Il mio lavoro mi ha sempre permesso di viaggiare molto, riuscivo a concedermi anche un paio di vacanze lunghe all'anno. Quindi ho visitato sud America, nord America, nord Africa e gran parte dell'Europa. Tutti luoghi piacevolissimi ma nessuno era riuscito a impressionarmi davvero. Ma nel 1998 quando ho scelto come meta la Thailandia qualcosa è cambiato. Bangkok, Chang Mai e Phuket: l'oriente ha un suo fascino, una cultura basata sulla pace interiore, il sorriso e la semplicità. Da quel momento ho passato tutte le vacanze successive a Phuket fino al 2002, quando ho deciso di trasferirmi definitivamente. La fortuna ha voluto che trovassi un fotografo della mia stessa età interessato a portare avanti l'attività della mia famiglia, alla quale sono molto legato. E così, una volta terminati gli ultimi servizi fotografici che avevo deciso di seguire, sono partito. Posso assicurare che gli ultimi sette mesi in Italia, con la testa già in Thailandia ma con gli affetti a Schio, sono stati i più difficili per me...

Quali sono state le prime impressioni una volta arrivato e quali le difficoltà?

Da quando sono arrivato non ho mai smesso di ritenermi davvero fortunato a poter vivere in un paradiso di spiagge e palme e clima estivo tutto l'anno. La difficoltà maggiore è stata sicuramente la lingua locale, il Thai, che ho iniziato a studiare seriamente solo da un anno, dopo il trasferimento da Phuket a Bangkok. Phuket è un'isola che vive grazie al turismo e chi sa la lingua inglese riesce a comunicare con tutti. Ma a Bangkok è diverso. Ho seguito circa 60 lezioni dal prof. Narong, un thailandese che parla perfettamente 6 lingue.


Raccontaci il primo approccio col mondo del lavoro. Quali sono le differenze più evidenti che si notano al confronto con l'Italia?

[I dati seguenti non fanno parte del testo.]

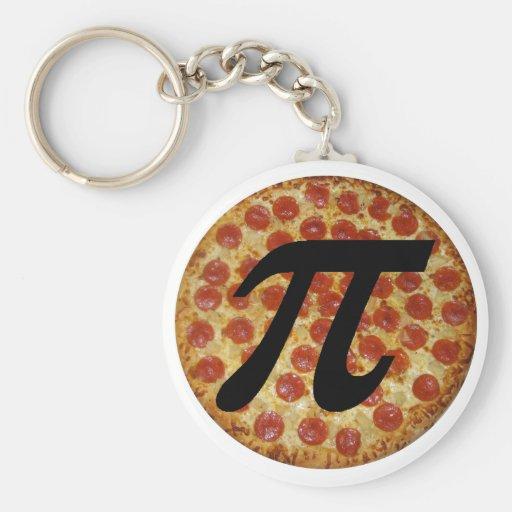 Pizza pi llavero personalizado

Il mio primo approccio è avvenuto proprio quest'anno, prima passavo le mie giornate praticando sport e facendo molta vita notturna. Non mi sembrava vero poter trascorrere il tempo pensando solo al mio piacere e alle mie esigenze. Adesso vivo tra Bangkok e Pattaya e sono sempre a contatto con gli Executive Chef o i Buyer degli Hotel. Trovo che rispetto all'Italia ci sia un'apertura mentale verso le altre culture decisamente superiore, che facilita i rapporti umani e gli affari nel mondo del lavoro.


Esiste una comunità italiana in Thailandia?

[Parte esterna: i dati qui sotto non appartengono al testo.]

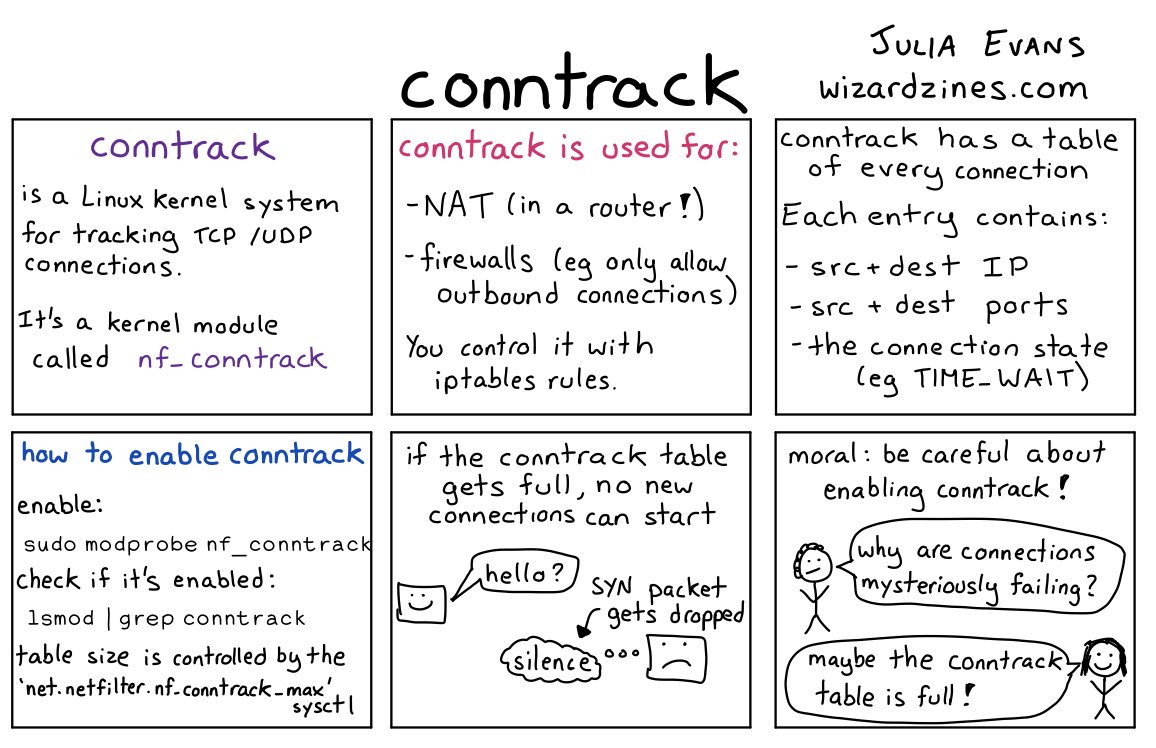 What is Conntrack?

Si, a Phuket esiste il Club Italia Thailand che conta circa 1500 persone, tra cui me. Anche se da quando mi sono trasferito non ho più seguito molto le loro iniziative.

Come definiresti lo stato attuale dell'economia thailandese? La crisi che ha fortemente piegato il nostro Paese è arrivata anche lì?

L'economia thailandese si basa per il 50% sull'industria, e le fabbriche si tovano quasi tutte tra Bangkok e il nord della Thailandia. Poi arriva il turismo che impiega circa il 30% dell'economia e infine le coltivazioni, per il restante 20%. Posso confermare che negli ultimi 11 anni il costo della vita è cresciuto ma le buste paga dei lavoratori si sono sempre adeguate.
 
Che futuro si prospetta di fronte ai giovani thailandesi che hanno terminato gli studi? Riescono a trovare un lavoro adeguato o espatriano in cerca di migliori prospettive?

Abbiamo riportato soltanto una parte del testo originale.